Monitoring transactions for suspicious behavior is a critical component of any AML compliance program. Deposits, withdrawals, fund transfers, purchases, merchant credits, and payments are all part of the transaction scope. Monitoring often begins with a rules-based system that monitors client transactions for red flags indicative of money laundering. When a transaction satisfies a predefined rule, an alert is created, and the case is forwarded to the bank’s internal investigation team for human review. If the investigators determine that the activity is consistent with money laundering, the bank will submit a Suspicious Activity Report (SAR) with the related FinCEN.
Advanced AML Software
AI will considerably enhance accuracy in predicting which situations will result in a SAR file due to its capacity to dynamically learn patterns in complex data. AI anti-money laundering models may be used in the review process to score and rate all new instances. Any case that exceeds a specified risk level is forwarded to investigators for human evaluation. Meanwhile, any case that falls below the threshold can be immediately dismissed or sent to a lower-level review. Once AI models are in production, they may be regularly retrained on new data to detect any unique money laundering activities. The feedback investigators will provide this information.
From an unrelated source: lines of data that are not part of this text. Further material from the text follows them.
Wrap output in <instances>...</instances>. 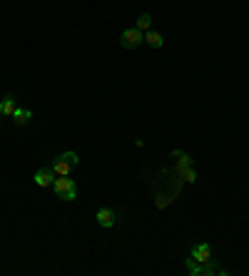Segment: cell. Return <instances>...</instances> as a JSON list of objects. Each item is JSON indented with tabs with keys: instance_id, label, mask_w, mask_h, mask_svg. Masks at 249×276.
<instances>
[{
	"instance_id": "6da1fadb",
	"label": "cell",
	"mask_w": 249,
	"mask_h": 276,
	"mask_svg": "<svg viewBox=\"0 0 249 276\" xmlns=\"http://www.w3.org/2000/svg\"><path fill=\"white\" fill-rule=\"evenodd\" d=\"M52 189H55V196L63 199V202H75L78 199V184L70 177H55Z\"/></svg>"
},
{
	"instance_id": "7a4b0ae2",
	"label": "cell",
	"mask_w": 249,
	"mask_h": 276,
	"mask_svg": "<svg viewBox=\"0 0 249 276\" xmlns=\"http://www.w3.org/2000/svg\"><path fill=\"white\" fill-rule=\"evenodd\" d=\"M78 154L75 152H65V154H58L55 157V162H52V172L58 174V177H67L75 167H78Z\"/></svg>"
},
{
	"instance_id": "3957f363",
	"label": "cell",
	"mask_w": 249,
	"mask_h": 276,
	"mask_svg": "<svg viewBox=\"0 0 249 276\" xmlns=\"http://www.w3.org/2000/svg\"><path fill=\"white\" fill-rule=\"evenodd\" d=\"M142 43H145V33H140L137 28H127V30H122V35H120V45L125 50L140 48Z\"/></svg>"
},
{
	"instance_id": "277c9868",
	"label": "cell",
	"mask_w": 249,
	"mask_h": 276,
	"mask_svg": "<svg viewBox=\"0 0 249 276\" xmlns=\"http://www.w3.org/2000/svg\"><path fill=\"white\" fill-rule=\"evenodd\" d=\"M95 219H98V224L102 229H112L117 222V211L110 209V207H100V209L95 211Z\"/></svg>"
},
{
	"instance_id": "5b68a950",
	"label": "cell",
	"mask_w": 249,
	"mask_h": 276,
	"mask_svg": "<svg viewBox=\"0 0 249 276\" xmlns=\"http://www.w3.org/2000/svg\"><path fill=\"white\" fill-rule=\"evenodd\" d=\"M189 257L197 264H207V261H212V246L209 244H195L189 249Z\"/></svg>"
},
{
	"instance_id": "8992f818",
	"label": "cell",
	"mask_w": 249,
	"mask_h": 276,
	"mask_svg": "<svg viewBox=\"0 0 249 276\" xmlns=\"http://www.w3.org/2000/svg\"><path fill=\"white\" fill-rule=\"evenodd\" d=\"M55 172L52 169H37L33 174V182L37 184V187H52V182H55Z\"/></svg>"
},
{
	"instance_id": "52a82bcc",
	"label": "cell",
	"mask_w": 249,
	"mask_h": 276,
	"mask_svg": "<svg viewBox=\"0 0 249 276\" xmlns=\"http://www.w3.org/2000/svg\"><path fill=\"white\" fill-rule=\"evenodd\" d=\"M30 117H33V112H30L28 107H15V110H13V117H10V120L15 122L17 127H23V125H28V122H30Z\"/></svg>"
},
{
	"instance_id": "ba28073f",
	"label": "cell",
	"mask_w": 249,
	"mask_h": 276,
	"mask_svg": "<svg viewBox=\"0 0 249 276\" xmlns=\"http://www.w3.org/2000/svg\"><path fill=\"white\" fill-rule=\"evenodd\" d=\"M15 95H5L0 100V117H13V110H15Z\"/></svg>"
},
{
	"instance_id": "9c48e42d",
	"label": "cell",
	"mask_w": 249,
	"mask_h": 276,
	"mask_svg": "<svg viewBox=\"0 0 249 276\" xmlns=\"http://www.w3.org/2000/svg\"><path fill=\"white\" fill-rule=\"evenodd\" d=\"M145 43H147L149 48H162V45H165L162 35L155 33V30H147V33H145Z\"/></svg>"
},
{
	"instance_id": "30bf717a",
	"label": "cell",
	"mask_w": 249,
	"mask_h": 276,
	"mask_svg": "<svg viewBox=\"0 0 249 276\" xmlns=\"http://www.w3.org/2000/svg\"><path fill=\"white\" fill-rule=\"evenodd\" d=\"M140 33H147L149 28H152V15H147V13H142V15L137 17V25H135Z\"/></svg>"
},
{
	"instance_id": "8fae6325",
	"label": "cell",
	"mask_w": 249,
	"mask_h": 276,
	"mask_svg": "<svg viewBox=\"0 0 249 276\" xmlns=\"http://www.w3.org/2000/svg\"><path fill=\"white\" fill-rule=\"evenodd\" d=\"M177 172H180V177H182L184 182H189V184H195V182H197V172L192 169V164H189V167H182V169H177Z\"/></svg>"
}]
</instances>
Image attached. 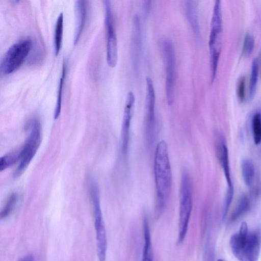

In general, AI assists investigators in focusing their attention on instances with the highest risk of AML while reducing the amount of time they spend studying false-positive cases. In addition, improvements in the efficacy and efficiency of investigations result in fewer incidents of money laundering that go undiscovered for institutions with high volumes of daily transactions. This enables banks to improve their regulatory compliance while also reducing the importance of financial crime in their network.
Reducing False Positives
Transaction monitoring and screening methods necessitate the processing and analysis of massive amounts of data from many sources, frequently in an unstructured manner. The more perplexing the data gathered as part of procedural compliance, the more difficult it is to distinguish false positives from actual positive AML alerts.
With the help of Sanction Scanner’s transaction monitoring system, firms may be able to improve their false positive rates by carefully evaluating the data collecting process and properly arranging that data once received. In practice, this involves categorizing names, such as title, first name, and surname, rather than recording each name as a single data item, which is likely to generate administrative uncertainty and impede compliance teams’ attempts to clarify client identities after AML warnings.
Criminals may attempt to alter their names or relocate across countries in order to avoid AML requirements. Keeping this in mind, although the quantity of AML data collected is necessary for creating an accurate client profile, the relevance of that data is critical for the verification process. Firms should ensure that the data they gather about their customers is relevant and timely to the customer’s risk profile, and so assists the AML process. A false positive might be generated, for example, if a company fails to update a customer’s name change or move from a high-risk jurisdiction to a low-risk one.
March 4, 2022 Published by The Sanction Scanner.